= Husking Bee =

Japanese band

Husking Bee are a Japanese powerpop/punk band formed in 1994.

According to Oricon, HUSKING BEE's member were Isobe Masafumi (on Vocals), Kudo "Tekkin" Tetsuya(on Bass) and Hiramoto Leona (on Drums). They debuted in 1995 by "NOT SUPERSTITIOUS III". Hirabayashi Kazuya, today the lead singer and guitarist to the band Fine Lines, joined as a new member in 2000. Despite having many Japanese young fans, they dissolved without explaining the reasons behind their decision on 6 March 2005.

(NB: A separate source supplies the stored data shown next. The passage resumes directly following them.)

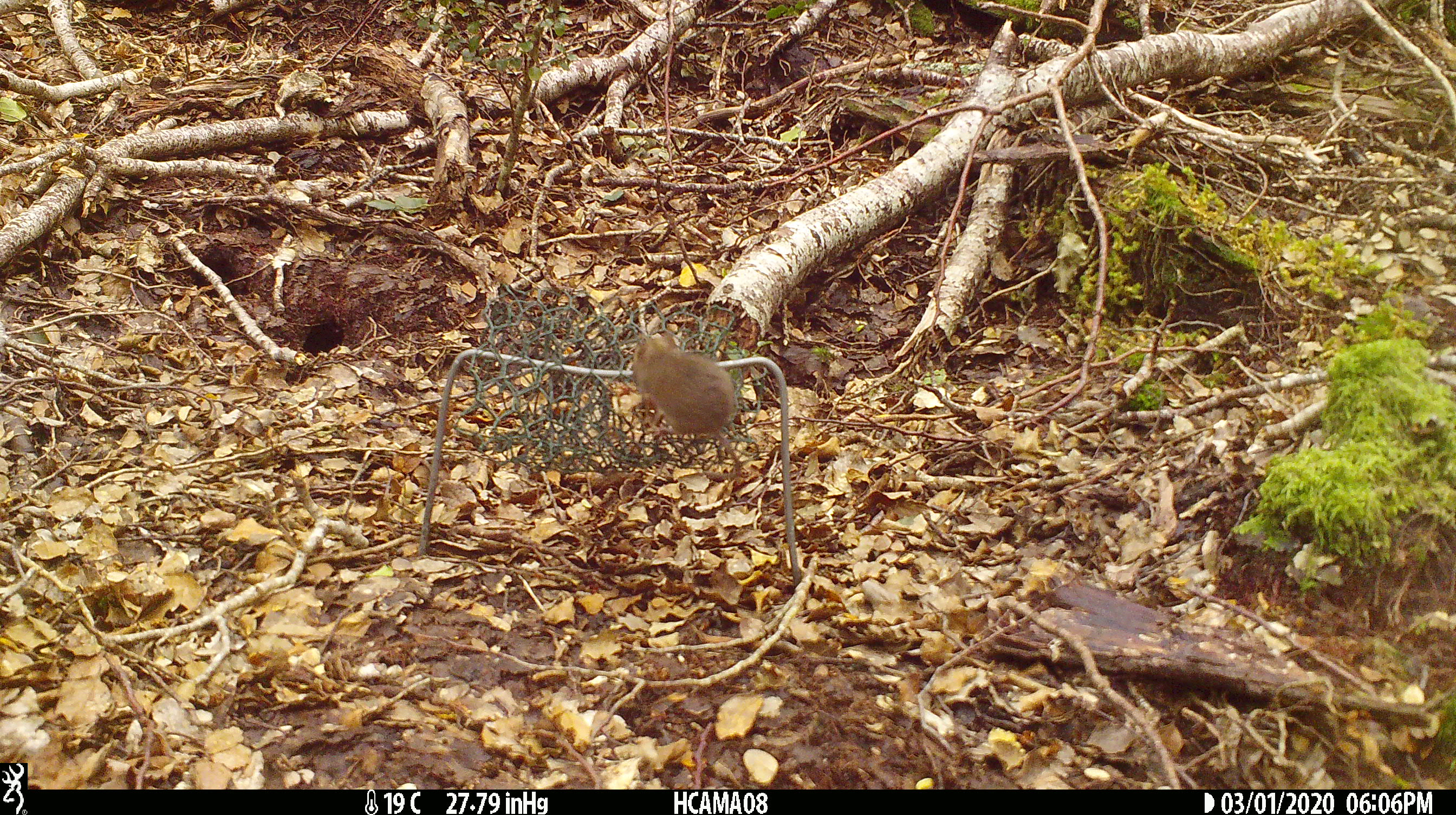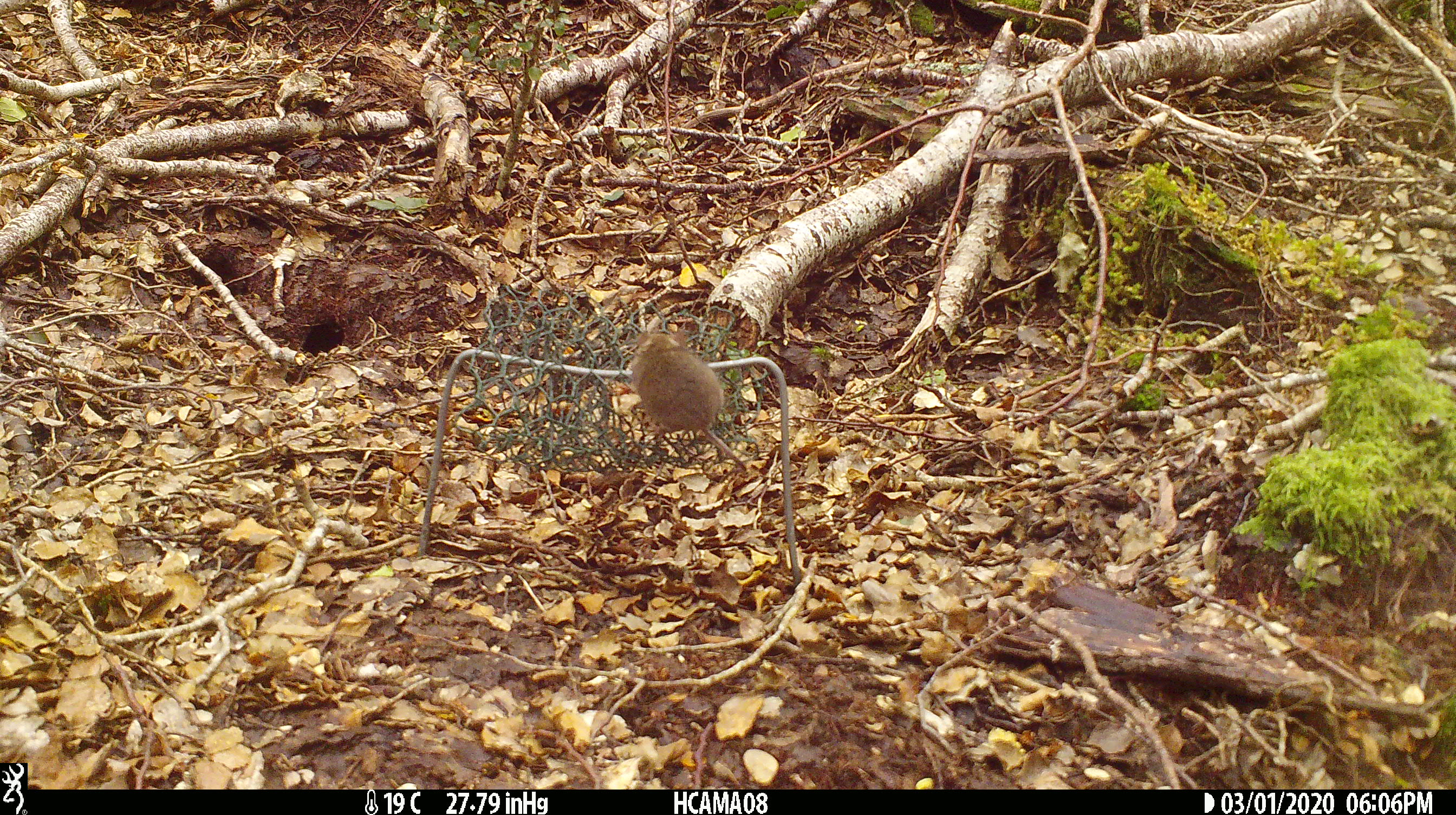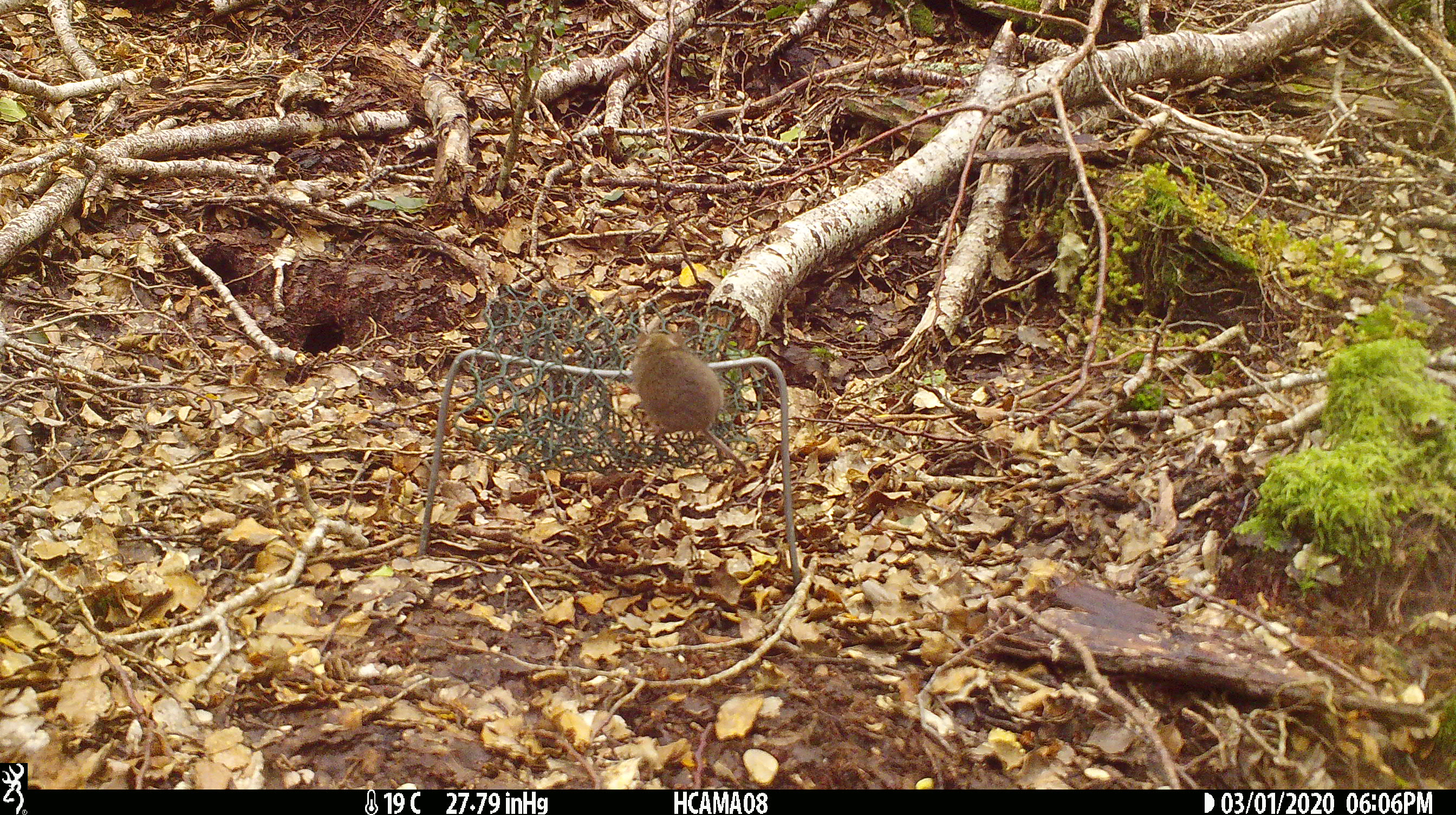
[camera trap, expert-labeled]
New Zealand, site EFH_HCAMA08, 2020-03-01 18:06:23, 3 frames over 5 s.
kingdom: Animalia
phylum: Chordata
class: Mammalia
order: Rodentia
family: Muridae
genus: Mus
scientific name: Mus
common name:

The band reunited in February 2012.

==Discography==

- GRIP (1996)
- Put on Fresh Paint (1999)
- The Sun and the Moon EP (2000)
- FOUR COLOR PROBLEM (2001), distributed in the US by Doghouse Records
- the steady-state theory (2002)
- variandante (2004)
- ANTHOLOGY [1994~2004] (2005)
- SOMA (2013)
- AMU (2014)
- eye (2020)

==In other media==
- Hirabayashi Kazuya provided the singing voice for the Koyuki Tanaka character, in the anime adaptation of BECK. The band also contributed the song "Brightest" to the series' second original soundtrack.